● READING TEXT:
Matt,
(I didn't notice your message until this morning...)
I implemented this as well but I am using Nutch 0.8 so that
the generated
Lucene index version matches what our front end searcher is
using. I
implemented this in a manner similar to scoring. The first
step was to add
a crawl depth field to CrawlDatum. When I crawl a page I
insert the current
page depth into the content metadata, then in
ParseOutputFormat I inspect
the value from the content metadata and either choose not
crawl the links on
this page or I update the crawl depth for each crawl datum.
I am planning to submit this back to the Nutch community as
a patch once we
have it tested a bit more. I am really new to the Nutch
codebase so there
may be a better way to do it. Any advice, suggestions or
comments would be
awesome.

● DATASET EXCERPT:
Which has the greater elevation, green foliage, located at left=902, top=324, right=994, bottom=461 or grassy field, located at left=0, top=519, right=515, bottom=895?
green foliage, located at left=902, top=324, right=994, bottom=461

● AIM OF THE TASK: Continue the forum message about tracking crawl depth in Nutch from its last sentence.

● RESULT FOR THIS EXERCISE:
Cheers,
Vince
On 8/16/07, Matt Kangas <kangas gmail.com> wrote:
>
> Vince, I have implemented crawl-depth limits in Nutch
0.7. Because
> there was no crawldb metadata support (yet), I had to
store crawl-
> depth in a custom db (mapfile), and add a processing
step to the
> crawl cycle.
>
> We had this working for ~30k base URLs and depth
limited to 4-20
> links (min 4, extended when our feature-detector found
relevant
> content).
>
> I have a port of this code to Nutch 0.9, not written by
me and not
> stress-tested. If you're interested, I can see if it's
possible to
> release the source, and adapt it as a patch to the
latest Nutch
> codebase.
>
> (AFAIK, this functionality is essential for any
vertical search
> engine. Which is to say, any search startup that wants
to succeed by
> not attacking Google head-on, IMHO.)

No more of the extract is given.